## Task set
- 1) Write out the stretch of the passage on John Rogers from "From these circumstances" through "in the church.".
- 2) Select every line of the rows that contains the word "walkway", treating case as significant.

## Excerpted text
━━━━━━━━━━━━━━━━━━━━━━━━━━━━━━

Rogers was born in 1757 and first appears in local records as curate at Walterstone, the parish adjacent to Clodock, from 1788 to 1797. [53] 53 In 1792 he married Jane Gilbert (1770-1847). They had five children born between 1796 and 1805, all baptised at St Mary’s church in Walterstone. One daughter apparently had an illegitimate son, for whom he made provision in his will. [54] He leased Alltyrynys at Walterstone, an ancient house and farm, locally famous as the home of a junior branch of the Cecil family at the time of William Cecil, Lord Burghley. By the late eighteenth century its status and condition had declined. In 1804 the farm was leased to Aaron Rogers, a local landholder of some substance, who subleased it to his brother John Rogers, reportedly already the occupier. [55]

From these circumstances it seems that John Rogers straddled a wide spectrum of social identity and was comfortably well off—and so was able to subsist without pay from Sparkes around 1802. How long he continued to live at Walterstone is not known, but when he was the incumbent he lived at the vicarage in Longtown, [56] and was sufficiently prosperous to acquire other local property: Ty Newydd, a ‘newly erected messuage’ in Longtown was leased in 1814 and bought in 1819. Other undated purchases were a house in Longtown called Ruthland and property in Clodock called Button’s Lands, all of which were inherited by family members. Rogers and his wife Jane are buried in Clodock churchyard and are commemorated in a memorial plaque in the church.

Rogers ’ route to ordination is a blank. In contrast to Sparkes, he did not have a degree, and there is no known record of his training or ordination as curate at Walterstone. The earliest record of his ecclesiastical career relates to his ordination in the diocese of St David’s in 1797, as curate at Craswall and Llanveynoe, followed in 1804 by a curacy at Llanveynoe and Longtown and in 1814, after Sparkes death, institution as vicar at Clodock. [57] In the 1780s and 1790s most recruits in St David’s diocese were non-graduates. [58] Acceptable training included attendance on an authorised course at a grammar school, such as that at Brecon for St David’s ordinands. [59] The course held at Abergavenny, 8 miles from Walterstone, seems most likely—it was under the governance of Llandaff diocese, and although some bishops resisted accepting trainees from outside their diocese, the record of Llandaff clergy names John Rogers, even though  he was ordained in St David’s. [60] If this was a special case, it was perhaps on the grounds of the convenience of travelling to Abergavenny.


Local issues of concern at vestry meetings

The Clodock vestry minutes, recording administrative matters, give valuable information about church life, even though this is largely by inference from brief entries of dates and attendees, and scant notes of the business. [61] The minutes from 1798 (the earliest surviving record) to 1811 cover a period relevant to the modus court case and its aftermath. During these 13 years, some 44 meetings were held, with attendance ranging from two to eighteen people and typically six to eight. Both churchwardens were normally present, though rarely the vicar. Although John Rogers had been curate at chapels in Craswall, Llanveynoe and Longtown since 1797, the vestry minutes suggest a gradual handover by Sparkes at Clodock, where he was not officially a curate. Items of business appearing from around 1808 imply new priorities as Rogers regularly signed documents. This development, coming after judgment in the legal challenge, suggests that the parishioners were finding a new direction in church affairs. Despite such a sparse record, underlying issues can be pieced together from the minute book and supporting evidence from diocesan records.

━━━━━━━━━━━━━━━━━━━━━━━━━━━━━━

## Given records

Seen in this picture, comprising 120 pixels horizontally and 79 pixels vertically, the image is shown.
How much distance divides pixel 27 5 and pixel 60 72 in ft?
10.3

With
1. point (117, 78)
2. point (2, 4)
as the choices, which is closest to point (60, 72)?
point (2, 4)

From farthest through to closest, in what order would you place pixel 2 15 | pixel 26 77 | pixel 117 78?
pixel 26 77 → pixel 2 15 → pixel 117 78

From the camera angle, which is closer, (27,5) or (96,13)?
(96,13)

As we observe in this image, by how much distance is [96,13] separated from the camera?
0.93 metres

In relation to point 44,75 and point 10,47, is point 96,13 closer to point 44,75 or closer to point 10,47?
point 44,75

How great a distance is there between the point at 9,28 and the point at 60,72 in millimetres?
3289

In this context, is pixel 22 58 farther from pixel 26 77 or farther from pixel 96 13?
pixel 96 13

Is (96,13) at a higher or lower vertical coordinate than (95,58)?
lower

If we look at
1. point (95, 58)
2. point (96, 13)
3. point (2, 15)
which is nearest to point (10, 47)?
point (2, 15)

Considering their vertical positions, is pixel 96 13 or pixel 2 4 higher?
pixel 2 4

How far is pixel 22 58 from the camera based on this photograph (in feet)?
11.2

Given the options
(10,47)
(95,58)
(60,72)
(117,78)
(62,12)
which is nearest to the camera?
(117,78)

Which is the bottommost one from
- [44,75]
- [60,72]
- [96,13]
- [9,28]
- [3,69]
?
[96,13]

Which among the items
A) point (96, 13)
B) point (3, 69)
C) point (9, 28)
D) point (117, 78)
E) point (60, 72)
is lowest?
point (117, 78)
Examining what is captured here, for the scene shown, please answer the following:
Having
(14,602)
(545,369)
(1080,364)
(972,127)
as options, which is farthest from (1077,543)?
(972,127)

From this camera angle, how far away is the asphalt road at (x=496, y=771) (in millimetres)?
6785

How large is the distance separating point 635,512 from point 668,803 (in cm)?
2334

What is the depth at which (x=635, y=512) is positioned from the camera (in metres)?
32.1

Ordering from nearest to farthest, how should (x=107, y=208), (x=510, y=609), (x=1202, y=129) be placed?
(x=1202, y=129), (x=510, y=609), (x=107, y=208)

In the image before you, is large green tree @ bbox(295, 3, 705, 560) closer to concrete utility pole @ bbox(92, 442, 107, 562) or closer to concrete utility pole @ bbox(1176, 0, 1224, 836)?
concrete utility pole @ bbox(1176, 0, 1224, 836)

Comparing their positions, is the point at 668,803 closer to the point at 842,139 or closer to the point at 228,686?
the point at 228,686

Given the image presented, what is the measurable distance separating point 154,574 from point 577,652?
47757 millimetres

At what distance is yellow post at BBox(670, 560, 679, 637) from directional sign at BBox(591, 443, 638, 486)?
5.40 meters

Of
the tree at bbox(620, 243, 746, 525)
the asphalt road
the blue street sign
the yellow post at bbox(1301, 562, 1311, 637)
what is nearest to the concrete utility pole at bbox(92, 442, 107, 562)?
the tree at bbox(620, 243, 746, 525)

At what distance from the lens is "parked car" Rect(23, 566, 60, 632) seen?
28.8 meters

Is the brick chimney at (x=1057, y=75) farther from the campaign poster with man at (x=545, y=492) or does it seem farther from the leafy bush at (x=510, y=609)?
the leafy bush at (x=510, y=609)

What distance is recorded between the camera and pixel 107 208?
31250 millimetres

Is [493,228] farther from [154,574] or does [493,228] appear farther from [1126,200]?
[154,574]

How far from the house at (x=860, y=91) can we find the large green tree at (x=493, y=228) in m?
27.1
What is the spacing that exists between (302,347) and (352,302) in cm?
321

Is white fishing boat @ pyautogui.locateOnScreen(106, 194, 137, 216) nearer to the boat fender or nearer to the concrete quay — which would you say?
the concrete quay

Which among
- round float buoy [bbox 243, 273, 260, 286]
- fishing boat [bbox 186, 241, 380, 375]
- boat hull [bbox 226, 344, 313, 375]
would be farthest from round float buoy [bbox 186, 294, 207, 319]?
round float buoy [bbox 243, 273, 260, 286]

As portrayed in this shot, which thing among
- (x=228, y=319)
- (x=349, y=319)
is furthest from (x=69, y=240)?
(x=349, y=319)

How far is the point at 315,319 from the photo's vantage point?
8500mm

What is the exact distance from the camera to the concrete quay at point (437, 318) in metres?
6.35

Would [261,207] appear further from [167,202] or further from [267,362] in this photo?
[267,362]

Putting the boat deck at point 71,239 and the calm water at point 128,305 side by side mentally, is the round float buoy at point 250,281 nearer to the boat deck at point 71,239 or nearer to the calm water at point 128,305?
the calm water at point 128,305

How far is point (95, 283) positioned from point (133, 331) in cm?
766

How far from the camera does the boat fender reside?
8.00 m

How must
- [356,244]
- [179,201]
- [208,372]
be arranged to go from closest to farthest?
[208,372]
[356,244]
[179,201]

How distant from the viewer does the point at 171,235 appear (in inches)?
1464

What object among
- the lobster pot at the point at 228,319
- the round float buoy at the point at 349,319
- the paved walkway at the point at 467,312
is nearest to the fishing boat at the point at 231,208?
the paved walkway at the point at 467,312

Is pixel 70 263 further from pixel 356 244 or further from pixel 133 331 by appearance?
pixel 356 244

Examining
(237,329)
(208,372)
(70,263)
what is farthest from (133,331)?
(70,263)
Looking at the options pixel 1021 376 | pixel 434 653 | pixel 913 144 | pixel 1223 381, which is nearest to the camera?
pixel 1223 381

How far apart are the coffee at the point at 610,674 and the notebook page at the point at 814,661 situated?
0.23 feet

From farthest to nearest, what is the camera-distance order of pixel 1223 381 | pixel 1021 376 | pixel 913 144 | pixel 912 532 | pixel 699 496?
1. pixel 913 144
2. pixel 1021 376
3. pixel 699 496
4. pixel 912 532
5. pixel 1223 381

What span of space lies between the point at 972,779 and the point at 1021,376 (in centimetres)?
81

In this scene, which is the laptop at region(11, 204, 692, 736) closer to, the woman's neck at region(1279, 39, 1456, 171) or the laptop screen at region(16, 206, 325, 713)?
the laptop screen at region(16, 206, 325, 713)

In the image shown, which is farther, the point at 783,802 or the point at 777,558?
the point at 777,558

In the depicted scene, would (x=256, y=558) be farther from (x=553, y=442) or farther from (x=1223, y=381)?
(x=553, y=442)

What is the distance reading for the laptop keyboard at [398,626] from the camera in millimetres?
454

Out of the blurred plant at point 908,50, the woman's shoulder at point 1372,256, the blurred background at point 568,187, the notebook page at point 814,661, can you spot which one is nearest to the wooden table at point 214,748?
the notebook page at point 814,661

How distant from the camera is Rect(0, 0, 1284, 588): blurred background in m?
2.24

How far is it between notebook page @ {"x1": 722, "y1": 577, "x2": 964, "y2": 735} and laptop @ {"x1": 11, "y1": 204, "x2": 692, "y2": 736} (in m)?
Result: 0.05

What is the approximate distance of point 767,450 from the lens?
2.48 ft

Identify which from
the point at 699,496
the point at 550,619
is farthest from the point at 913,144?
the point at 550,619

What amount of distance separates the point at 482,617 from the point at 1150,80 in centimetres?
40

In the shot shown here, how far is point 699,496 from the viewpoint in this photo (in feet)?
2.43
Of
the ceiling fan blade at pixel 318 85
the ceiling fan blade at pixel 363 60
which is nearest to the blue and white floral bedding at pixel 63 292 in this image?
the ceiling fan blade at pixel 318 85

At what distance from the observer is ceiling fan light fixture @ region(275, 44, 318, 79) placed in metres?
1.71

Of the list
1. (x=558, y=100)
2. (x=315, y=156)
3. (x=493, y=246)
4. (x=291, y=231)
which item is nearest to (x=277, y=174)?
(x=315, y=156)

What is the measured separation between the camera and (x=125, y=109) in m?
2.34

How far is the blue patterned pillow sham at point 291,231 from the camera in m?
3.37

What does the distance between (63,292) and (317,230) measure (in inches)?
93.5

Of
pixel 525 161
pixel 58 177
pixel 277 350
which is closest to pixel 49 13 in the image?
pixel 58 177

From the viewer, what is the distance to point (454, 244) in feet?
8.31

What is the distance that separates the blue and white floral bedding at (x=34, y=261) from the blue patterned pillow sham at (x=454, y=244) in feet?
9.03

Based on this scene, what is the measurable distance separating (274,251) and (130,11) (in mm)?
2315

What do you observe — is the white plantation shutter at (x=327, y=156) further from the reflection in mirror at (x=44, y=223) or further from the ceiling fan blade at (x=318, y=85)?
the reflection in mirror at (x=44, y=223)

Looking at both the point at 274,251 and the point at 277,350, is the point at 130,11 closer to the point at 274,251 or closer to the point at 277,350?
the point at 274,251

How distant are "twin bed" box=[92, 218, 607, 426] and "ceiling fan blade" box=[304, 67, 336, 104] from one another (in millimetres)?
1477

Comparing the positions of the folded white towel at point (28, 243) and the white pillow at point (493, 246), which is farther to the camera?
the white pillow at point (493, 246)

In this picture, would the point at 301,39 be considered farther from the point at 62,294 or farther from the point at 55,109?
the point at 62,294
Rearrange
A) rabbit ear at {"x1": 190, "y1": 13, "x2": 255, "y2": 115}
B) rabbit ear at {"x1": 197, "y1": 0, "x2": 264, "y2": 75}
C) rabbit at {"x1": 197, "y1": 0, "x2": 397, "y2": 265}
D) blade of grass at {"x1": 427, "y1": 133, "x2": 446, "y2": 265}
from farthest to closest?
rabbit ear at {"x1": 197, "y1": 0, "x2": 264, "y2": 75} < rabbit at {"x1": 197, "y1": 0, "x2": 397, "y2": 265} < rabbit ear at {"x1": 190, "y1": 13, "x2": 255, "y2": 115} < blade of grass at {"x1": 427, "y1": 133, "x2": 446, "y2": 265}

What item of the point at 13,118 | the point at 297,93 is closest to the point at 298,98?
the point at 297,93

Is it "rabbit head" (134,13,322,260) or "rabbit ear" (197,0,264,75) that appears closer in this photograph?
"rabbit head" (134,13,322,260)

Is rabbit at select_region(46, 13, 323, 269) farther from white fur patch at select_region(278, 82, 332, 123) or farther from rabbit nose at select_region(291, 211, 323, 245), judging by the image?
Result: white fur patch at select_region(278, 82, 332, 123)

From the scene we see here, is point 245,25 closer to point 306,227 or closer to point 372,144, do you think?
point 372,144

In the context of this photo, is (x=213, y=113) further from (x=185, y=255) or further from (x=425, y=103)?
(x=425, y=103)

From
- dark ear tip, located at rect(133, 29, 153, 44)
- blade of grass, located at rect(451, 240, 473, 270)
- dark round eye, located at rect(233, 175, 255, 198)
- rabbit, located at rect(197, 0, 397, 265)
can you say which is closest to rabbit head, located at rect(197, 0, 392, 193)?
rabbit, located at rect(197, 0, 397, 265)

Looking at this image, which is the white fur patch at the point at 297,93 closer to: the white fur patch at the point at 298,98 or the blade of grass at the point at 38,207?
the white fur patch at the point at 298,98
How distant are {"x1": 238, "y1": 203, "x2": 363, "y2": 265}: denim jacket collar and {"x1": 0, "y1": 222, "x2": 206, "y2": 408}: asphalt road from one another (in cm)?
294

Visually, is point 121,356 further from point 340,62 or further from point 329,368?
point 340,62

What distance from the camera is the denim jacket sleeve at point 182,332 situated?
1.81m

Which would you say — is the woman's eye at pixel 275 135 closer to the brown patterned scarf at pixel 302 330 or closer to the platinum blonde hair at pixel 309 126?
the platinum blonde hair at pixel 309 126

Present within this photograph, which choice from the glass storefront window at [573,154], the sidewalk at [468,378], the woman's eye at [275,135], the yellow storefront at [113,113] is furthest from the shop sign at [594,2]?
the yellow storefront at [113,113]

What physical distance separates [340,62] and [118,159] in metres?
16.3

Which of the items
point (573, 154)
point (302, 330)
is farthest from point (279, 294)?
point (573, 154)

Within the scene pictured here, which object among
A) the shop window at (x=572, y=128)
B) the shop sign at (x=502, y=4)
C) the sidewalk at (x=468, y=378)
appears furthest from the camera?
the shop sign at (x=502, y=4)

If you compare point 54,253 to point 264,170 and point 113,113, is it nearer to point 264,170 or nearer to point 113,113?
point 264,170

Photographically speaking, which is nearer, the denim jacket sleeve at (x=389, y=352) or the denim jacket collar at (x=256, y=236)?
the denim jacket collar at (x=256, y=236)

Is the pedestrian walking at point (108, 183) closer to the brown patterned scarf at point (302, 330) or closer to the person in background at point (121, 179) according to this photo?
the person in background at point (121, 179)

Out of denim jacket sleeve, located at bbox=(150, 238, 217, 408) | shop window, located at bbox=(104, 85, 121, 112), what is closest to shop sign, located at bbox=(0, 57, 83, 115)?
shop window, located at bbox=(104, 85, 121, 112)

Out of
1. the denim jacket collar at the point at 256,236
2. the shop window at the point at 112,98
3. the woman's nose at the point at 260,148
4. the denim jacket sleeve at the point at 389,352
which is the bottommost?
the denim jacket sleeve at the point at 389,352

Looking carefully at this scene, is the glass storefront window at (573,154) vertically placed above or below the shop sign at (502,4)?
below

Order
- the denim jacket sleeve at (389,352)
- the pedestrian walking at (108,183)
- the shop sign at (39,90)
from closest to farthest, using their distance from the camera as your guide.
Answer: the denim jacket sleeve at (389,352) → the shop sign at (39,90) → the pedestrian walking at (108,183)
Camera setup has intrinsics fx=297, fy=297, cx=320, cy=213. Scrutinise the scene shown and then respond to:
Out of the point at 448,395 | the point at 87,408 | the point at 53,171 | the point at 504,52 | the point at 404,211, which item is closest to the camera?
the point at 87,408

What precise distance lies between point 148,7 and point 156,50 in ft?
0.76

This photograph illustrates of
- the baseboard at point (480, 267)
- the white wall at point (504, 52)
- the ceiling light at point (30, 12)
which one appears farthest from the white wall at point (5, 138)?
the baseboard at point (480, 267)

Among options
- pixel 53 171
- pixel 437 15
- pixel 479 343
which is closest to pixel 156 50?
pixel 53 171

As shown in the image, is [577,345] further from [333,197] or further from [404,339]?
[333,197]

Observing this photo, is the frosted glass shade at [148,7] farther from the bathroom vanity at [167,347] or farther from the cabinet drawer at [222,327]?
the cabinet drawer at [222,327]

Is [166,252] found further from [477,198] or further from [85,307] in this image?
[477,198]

━━━━━━━━━━━━━━━━━━━━━━━━━━━━━━

## Completed exercise
- 1)
From these circumstances it seems that John Rogers straddled a wide spectrum of social identity and was comfortably well off—and so was able to subsist without pay from Sparkes around 1802. How long he continued to live at Walterstone is not known, but when he was the incumbent he lived at the vicarage in Longtown, [56] and was sufficiently prosperous to acquire other local property: Ty Newydd, a ‘newly erected messuage’ in Longtown was leased in 1814 and bought in 1819. Other undated purchases were a house in Longtown called Ruthland and property in Clodock called Button’s Lands, all of which were inherited by family members. Rogers and his wife Jane are buried in Clodock churchyard and are commemorated in a memorial plaque in the church.

- 2)
- the paved walkway at the point at 467,312
the paved walkway at the point at 467,312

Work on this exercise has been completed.